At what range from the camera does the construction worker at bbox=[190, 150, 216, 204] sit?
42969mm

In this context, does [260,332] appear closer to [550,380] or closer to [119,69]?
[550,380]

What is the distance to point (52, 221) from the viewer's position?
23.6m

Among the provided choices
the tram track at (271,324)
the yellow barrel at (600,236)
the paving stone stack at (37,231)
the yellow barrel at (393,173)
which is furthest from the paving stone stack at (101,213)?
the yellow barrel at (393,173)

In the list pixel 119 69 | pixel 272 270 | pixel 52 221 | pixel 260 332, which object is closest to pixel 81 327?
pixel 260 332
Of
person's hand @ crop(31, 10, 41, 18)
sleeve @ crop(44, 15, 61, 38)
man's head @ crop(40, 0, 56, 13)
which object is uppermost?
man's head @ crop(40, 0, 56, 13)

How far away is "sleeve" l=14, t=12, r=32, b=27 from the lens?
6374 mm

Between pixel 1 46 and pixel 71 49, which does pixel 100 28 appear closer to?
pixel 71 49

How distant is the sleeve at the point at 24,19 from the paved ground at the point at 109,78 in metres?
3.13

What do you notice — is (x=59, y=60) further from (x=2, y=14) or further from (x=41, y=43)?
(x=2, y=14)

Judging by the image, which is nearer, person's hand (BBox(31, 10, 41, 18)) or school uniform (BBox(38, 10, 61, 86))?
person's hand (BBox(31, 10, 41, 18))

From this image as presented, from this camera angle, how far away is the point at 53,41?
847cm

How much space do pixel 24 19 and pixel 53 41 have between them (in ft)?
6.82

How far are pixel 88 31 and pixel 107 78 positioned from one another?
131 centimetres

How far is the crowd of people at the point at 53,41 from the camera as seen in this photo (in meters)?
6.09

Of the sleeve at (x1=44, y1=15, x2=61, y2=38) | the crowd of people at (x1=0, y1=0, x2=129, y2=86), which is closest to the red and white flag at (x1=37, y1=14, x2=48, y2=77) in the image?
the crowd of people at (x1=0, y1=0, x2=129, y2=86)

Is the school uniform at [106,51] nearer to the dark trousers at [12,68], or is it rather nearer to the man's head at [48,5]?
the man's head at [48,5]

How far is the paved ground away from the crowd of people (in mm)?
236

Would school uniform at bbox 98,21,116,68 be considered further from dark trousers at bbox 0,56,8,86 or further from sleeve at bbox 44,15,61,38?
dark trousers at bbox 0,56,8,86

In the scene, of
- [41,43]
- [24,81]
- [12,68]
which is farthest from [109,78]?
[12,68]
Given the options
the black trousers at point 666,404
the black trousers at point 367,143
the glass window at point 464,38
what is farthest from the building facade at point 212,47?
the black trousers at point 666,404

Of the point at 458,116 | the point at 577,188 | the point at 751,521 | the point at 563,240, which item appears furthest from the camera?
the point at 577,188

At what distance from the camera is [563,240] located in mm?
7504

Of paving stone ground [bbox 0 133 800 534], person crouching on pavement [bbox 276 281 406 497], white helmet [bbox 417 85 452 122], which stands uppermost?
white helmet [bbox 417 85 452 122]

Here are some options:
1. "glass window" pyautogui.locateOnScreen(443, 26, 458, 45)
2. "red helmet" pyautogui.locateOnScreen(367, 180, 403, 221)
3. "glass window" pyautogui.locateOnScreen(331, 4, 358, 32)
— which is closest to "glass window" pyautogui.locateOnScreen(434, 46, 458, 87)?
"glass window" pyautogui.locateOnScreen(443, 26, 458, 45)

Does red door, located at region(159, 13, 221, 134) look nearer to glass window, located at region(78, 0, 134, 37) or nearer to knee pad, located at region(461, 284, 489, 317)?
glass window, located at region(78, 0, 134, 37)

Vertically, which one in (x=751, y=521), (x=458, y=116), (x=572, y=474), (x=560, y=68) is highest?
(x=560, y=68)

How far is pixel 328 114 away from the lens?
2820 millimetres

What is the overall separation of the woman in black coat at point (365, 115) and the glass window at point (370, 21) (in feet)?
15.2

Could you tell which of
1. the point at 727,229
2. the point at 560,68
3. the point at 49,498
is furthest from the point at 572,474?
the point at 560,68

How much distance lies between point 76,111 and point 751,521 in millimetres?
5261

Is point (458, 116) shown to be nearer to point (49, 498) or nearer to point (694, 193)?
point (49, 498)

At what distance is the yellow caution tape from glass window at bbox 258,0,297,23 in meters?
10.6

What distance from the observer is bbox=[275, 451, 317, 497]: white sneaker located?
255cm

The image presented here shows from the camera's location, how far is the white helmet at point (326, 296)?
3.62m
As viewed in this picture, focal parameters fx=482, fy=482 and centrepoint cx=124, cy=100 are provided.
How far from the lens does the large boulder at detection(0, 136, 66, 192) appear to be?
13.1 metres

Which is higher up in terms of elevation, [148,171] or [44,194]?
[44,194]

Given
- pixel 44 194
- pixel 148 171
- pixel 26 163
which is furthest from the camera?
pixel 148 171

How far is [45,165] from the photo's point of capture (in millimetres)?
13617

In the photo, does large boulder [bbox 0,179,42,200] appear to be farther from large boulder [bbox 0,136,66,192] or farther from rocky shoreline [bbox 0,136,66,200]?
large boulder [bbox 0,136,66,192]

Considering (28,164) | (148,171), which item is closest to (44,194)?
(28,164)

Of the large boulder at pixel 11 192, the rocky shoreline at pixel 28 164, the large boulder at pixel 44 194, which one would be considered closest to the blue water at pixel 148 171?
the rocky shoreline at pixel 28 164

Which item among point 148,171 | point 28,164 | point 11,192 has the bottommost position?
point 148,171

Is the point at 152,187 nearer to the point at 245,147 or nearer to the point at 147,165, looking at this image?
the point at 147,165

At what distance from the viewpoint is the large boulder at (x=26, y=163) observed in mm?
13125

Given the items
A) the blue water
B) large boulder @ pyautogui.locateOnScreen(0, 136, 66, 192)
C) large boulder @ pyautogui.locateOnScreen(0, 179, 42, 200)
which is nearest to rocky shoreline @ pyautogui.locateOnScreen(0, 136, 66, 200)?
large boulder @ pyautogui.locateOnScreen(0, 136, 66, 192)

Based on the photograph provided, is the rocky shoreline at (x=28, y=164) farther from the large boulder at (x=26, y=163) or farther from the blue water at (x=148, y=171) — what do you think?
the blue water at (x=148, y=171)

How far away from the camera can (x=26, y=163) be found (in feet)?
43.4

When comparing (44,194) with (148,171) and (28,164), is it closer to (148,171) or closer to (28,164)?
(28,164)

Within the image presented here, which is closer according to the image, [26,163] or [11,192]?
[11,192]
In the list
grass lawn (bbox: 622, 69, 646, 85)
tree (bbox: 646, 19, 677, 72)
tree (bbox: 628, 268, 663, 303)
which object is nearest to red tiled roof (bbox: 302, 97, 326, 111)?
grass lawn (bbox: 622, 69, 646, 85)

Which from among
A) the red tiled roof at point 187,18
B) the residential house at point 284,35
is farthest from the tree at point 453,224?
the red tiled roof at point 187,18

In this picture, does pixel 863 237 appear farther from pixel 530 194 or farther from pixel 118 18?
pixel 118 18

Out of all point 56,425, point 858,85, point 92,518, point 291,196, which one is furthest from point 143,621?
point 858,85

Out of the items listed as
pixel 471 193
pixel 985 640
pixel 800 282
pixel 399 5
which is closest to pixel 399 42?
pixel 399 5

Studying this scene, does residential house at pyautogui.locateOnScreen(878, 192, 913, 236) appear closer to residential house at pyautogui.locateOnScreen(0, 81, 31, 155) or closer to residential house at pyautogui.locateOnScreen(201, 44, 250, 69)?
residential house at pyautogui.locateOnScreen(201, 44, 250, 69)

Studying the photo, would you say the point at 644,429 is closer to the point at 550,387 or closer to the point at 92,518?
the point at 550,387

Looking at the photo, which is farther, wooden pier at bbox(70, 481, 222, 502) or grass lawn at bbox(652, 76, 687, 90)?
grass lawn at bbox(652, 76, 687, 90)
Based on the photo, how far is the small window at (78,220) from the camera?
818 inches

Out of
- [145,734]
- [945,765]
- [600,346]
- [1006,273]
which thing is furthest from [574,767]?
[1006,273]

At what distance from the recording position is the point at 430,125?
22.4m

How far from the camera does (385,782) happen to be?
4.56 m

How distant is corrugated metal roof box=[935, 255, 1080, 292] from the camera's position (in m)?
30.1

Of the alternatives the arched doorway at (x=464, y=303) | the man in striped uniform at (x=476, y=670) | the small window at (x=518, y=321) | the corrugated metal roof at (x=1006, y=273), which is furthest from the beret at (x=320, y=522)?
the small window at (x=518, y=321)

* * * * * * *

### Job
Each line from the one containing "At what distance from the recording" through the end of the entries, both included, is to be returned exactly, with no other lines.

### Response for this exercise
At what distance from the recording position is the point at 430,125?
22.4m

How far from the camera does (385,782) happen to be?
4.56 m

How distant is corrugated metal roof box=[935, 255, 1080, 292] from the camera's position (in m)?
30.1

Of the alternatives the arched doorway at (x=464, y=303) | the man in striped uniform at (x=476, y=670) | the small window at (x=518, y=321) | the corrugated metal roof at (x=1006, y=273), which is furthest from the beret at (x=320, y=522)?
the small window at (x=518, y=321)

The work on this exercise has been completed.